Requirement => For this exercise, write out only the lines of the entries below from the one with "Launch a powerful" up to and including the one with "Aluminium stoepbord A2 klapbord", exactly as they are. Pictures stay out.

Material supplied =>

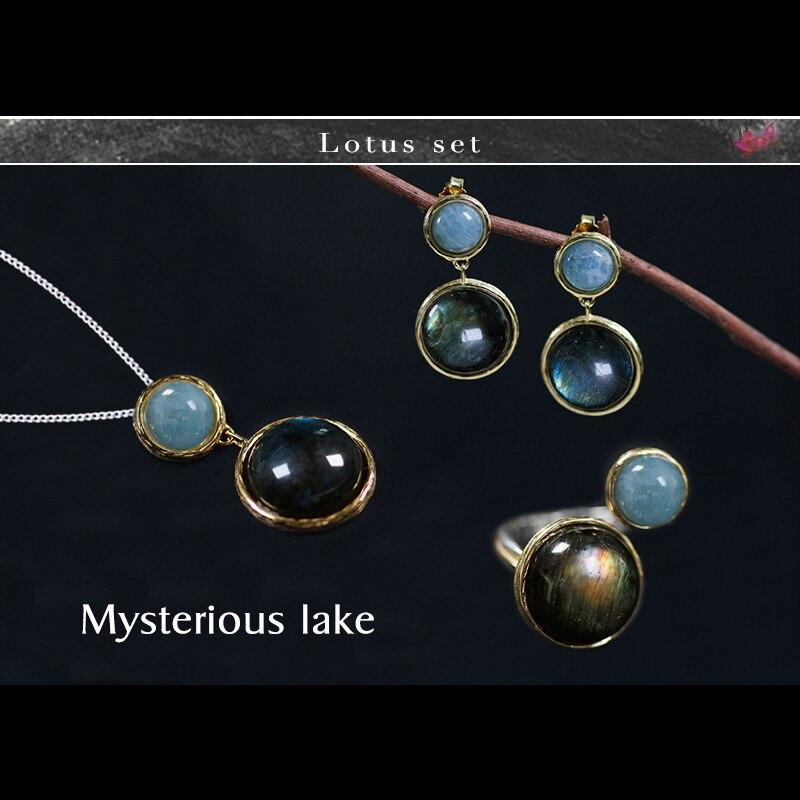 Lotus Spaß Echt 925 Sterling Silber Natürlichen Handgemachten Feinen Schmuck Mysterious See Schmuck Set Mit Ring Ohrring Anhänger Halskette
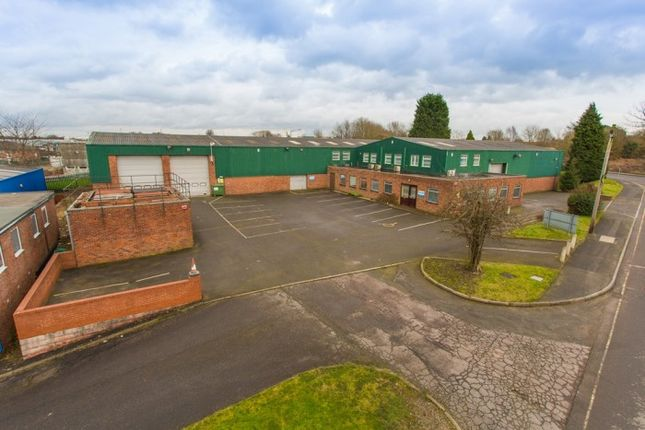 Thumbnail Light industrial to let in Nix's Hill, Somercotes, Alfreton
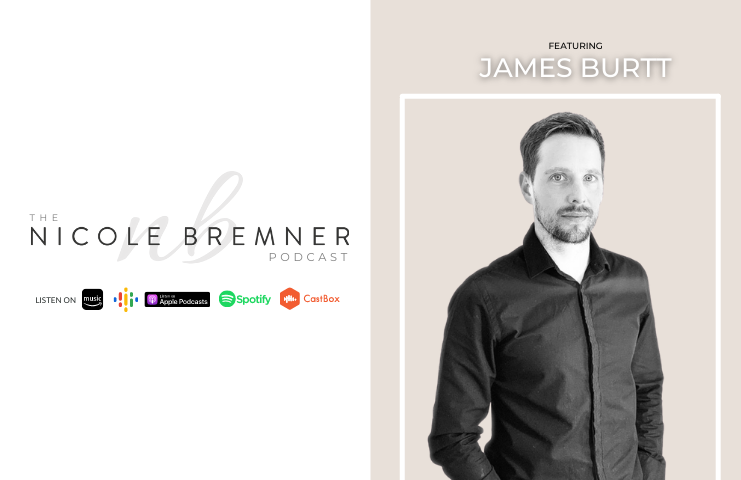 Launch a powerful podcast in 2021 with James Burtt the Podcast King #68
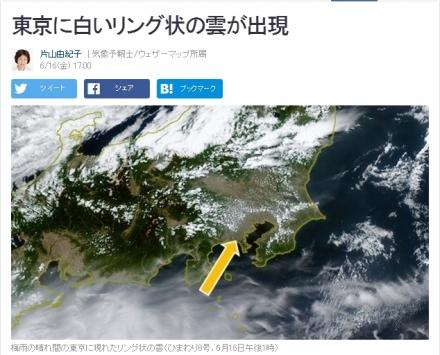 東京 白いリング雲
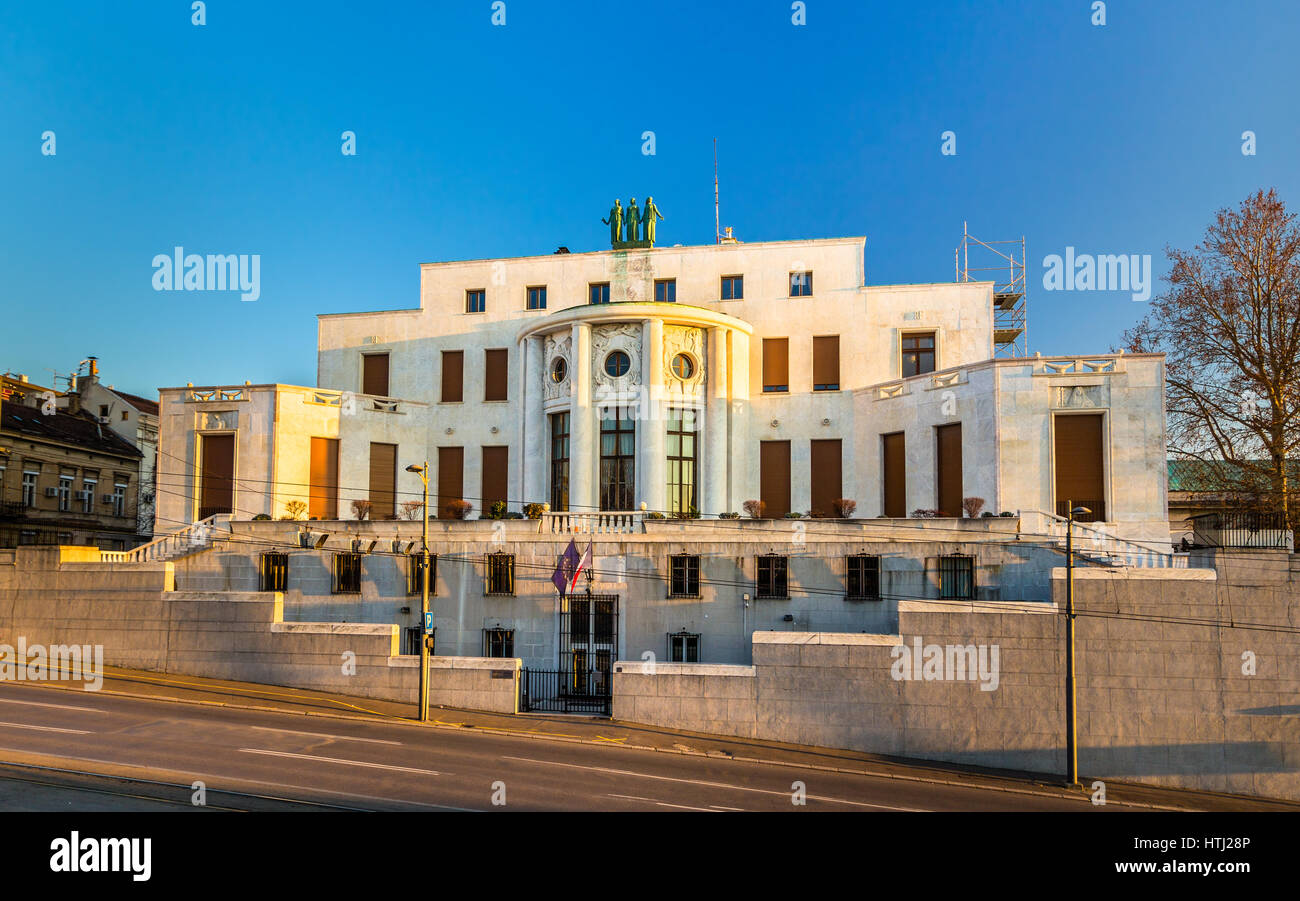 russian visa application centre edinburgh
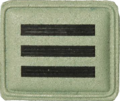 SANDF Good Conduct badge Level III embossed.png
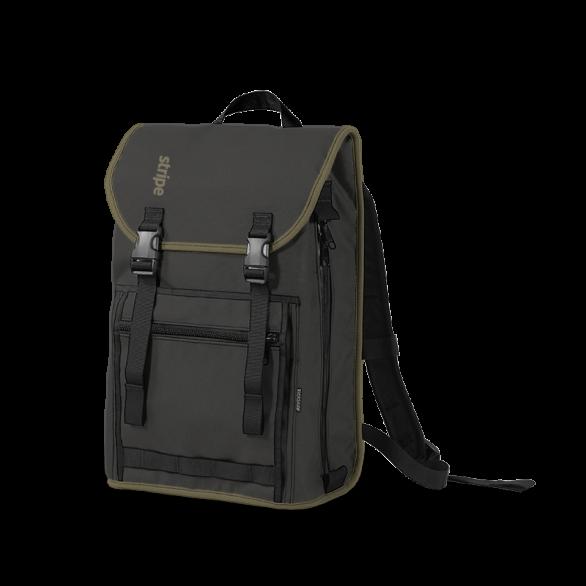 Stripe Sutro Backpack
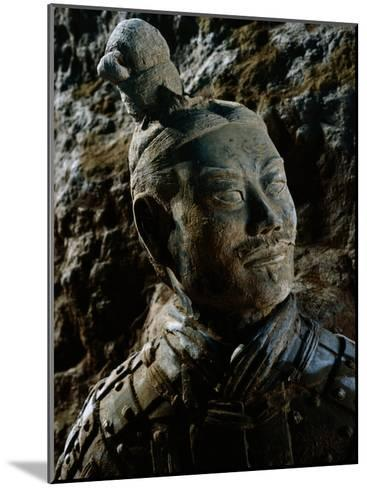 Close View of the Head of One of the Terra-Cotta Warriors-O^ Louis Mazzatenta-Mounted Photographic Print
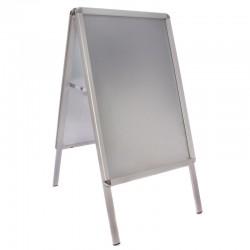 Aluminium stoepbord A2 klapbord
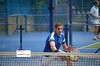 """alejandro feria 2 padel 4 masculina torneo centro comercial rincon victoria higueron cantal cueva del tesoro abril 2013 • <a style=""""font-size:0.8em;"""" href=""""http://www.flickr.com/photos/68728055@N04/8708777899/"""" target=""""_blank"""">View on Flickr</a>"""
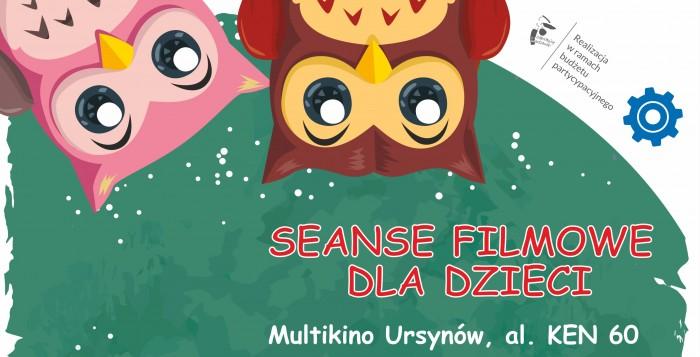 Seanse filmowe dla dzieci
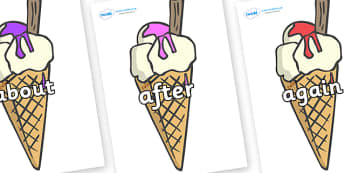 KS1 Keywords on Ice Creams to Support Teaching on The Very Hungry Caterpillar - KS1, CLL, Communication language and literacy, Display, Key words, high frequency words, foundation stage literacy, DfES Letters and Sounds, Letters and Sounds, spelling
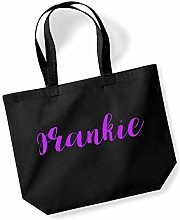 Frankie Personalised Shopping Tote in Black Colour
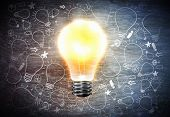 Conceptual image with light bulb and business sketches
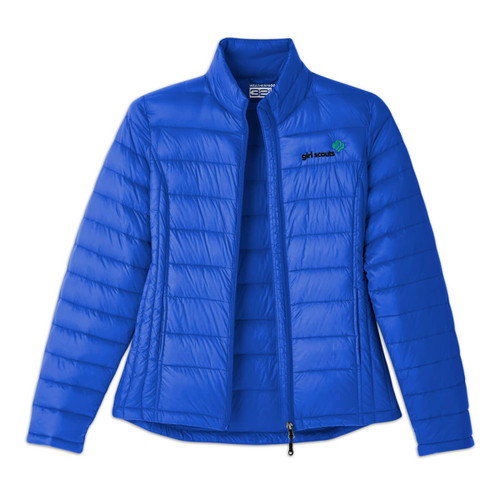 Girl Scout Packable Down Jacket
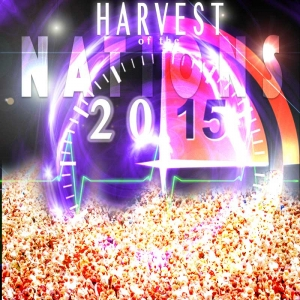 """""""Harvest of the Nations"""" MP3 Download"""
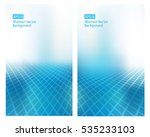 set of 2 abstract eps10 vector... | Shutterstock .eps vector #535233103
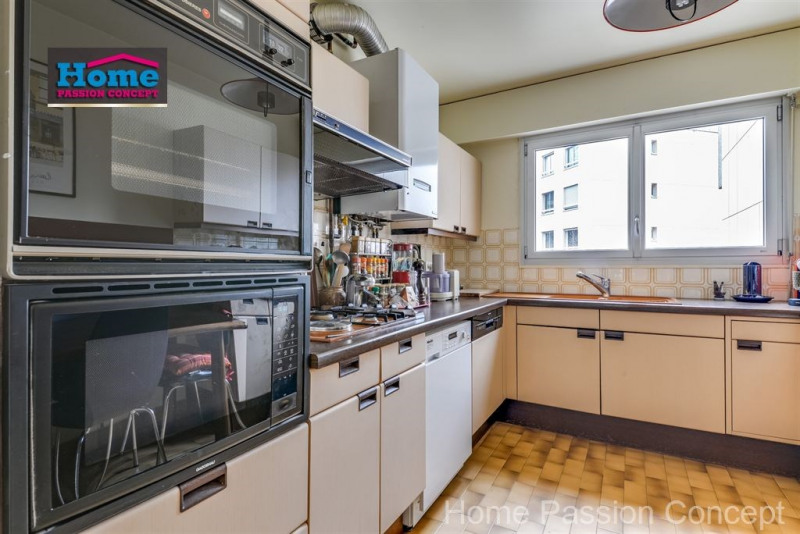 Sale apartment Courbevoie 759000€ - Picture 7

Written solution =>
 Launch a powerful podcast in 2021 with James Burtt the Podcast King #68
 東京 白いリング雲
 russian visa application centre edinburgh
 SANDF Good Conduct badge Level III embossed.png
 Stripe Sutro Backpack
 Close View of the Head of One of the Terra-Cotta Warriors-O^ Louis Mazzatenta-Mounted Photographic Print
 Aluminium stoepbord A2 klapbord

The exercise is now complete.